GIVEN RECORDS:

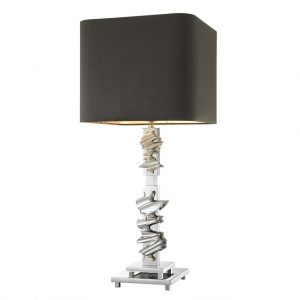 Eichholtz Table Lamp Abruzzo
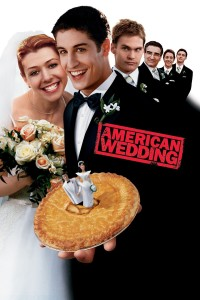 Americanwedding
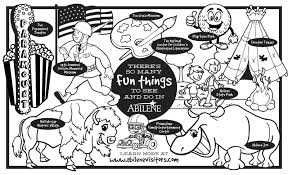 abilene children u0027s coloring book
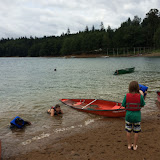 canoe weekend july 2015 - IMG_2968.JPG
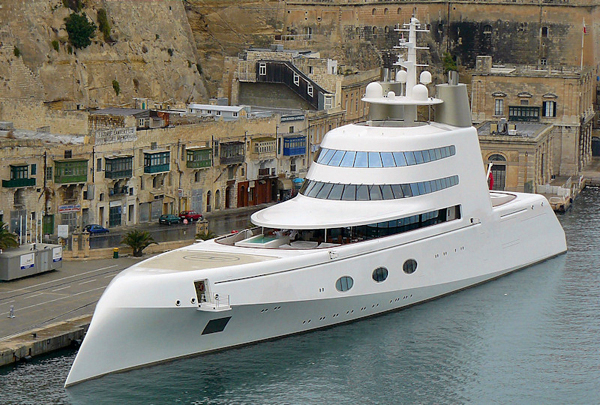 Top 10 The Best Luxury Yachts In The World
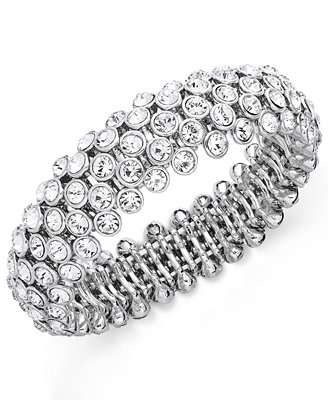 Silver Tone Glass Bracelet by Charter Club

TASK ITEM: Return every entry above word for word, and include no images.

RESULT FOR THIS TASK:
 Eichholtz Table Lamp Abruzzo
 Americanwedding
 abilene children u0027s coloring book
 canoe weekend july 2015 - IMG_2968.JPG
 Top 10 The Best Luxury Yachts In The World
 Silver Tone Glass Bracelet by Charter Club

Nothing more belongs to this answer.